On 10 August – just before voting began, because we don’t publish election data after ballotting has started – we said that Corbyn was set for a knock-out blow, claiming 57 per cent.
And so it was on Saturday, when he was declared the winner with 59.5 per cent.
A look at the Ladbrokes’ odds over the course of the contest shows clearly why Corbyn went from being a long-shot bet to odds-on favourite.
Before we published our first research into the shape of the contest, Corbyn was still third favourite.
Within hours of that data being published, the odds had been slashed and he became second favourite.
The effect of our second piece of research into the contest was even more dramatic, prompting the odds of a Corbyn victory to move from around 40 per cent to about 70 per cent within a few hours.
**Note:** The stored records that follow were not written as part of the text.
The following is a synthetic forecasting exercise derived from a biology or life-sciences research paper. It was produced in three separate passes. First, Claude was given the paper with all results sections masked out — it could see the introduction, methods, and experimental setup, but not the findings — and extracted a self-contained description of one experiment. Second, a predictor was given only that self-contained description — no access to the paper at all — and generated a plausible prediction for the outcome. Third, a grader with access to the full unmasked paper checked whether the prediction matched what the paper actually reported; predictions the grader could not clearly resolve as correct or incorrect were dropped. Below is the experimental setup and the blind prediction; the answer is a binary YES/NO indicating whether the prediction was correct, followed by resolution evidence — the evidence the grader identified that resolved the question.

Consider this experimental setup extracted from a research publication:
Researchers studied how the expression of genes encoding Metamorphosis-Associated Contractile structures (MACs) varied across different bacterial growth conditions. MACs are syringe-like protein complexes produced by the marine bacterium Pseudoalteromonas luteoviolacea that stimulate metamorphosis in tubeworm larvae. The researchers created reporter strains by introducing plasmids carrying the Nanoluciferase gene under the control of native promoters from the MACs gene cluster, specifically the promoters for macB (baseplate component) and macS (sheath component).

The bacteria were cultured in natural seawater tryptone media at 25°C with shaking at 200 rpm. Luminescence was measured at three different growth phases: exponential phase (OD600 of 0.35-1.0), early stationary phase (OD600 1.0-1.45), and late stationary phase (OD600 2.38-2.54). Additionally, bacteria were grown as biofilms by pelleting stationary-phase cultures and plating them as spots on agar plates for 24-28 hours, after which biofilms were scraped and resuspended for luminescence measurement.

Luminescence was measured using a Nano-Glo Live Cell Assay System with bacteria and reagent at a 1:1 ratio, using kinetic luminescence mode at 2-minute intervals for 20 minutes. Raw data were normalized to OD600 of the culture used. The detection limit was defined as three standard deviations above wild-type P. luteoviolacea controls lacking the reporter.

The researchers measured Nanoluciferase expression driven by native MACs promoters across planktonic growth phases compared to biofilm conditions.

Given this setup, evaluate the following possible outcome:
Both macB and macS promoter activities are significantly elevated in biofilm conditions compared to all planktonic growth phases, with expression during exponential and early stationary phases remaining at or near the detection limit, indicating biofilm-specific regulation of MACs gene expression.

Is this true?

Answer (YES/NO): NO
It was YouGov’s research that shifted these odds – that is the power of quality data.
On one occasion – the 7 May election – we were wrong.
But the bookies were even more wrong. And think back to December 2011. Everybody now says that it was inevitable that Tesco would take a tumble.
However, readers of this column will recall that when I predicted the decline of sales, the share price had been rock-solid for a year and it was a full month before a third of the value was knocked off its stock price.
The fact is that people don’t know much without good data.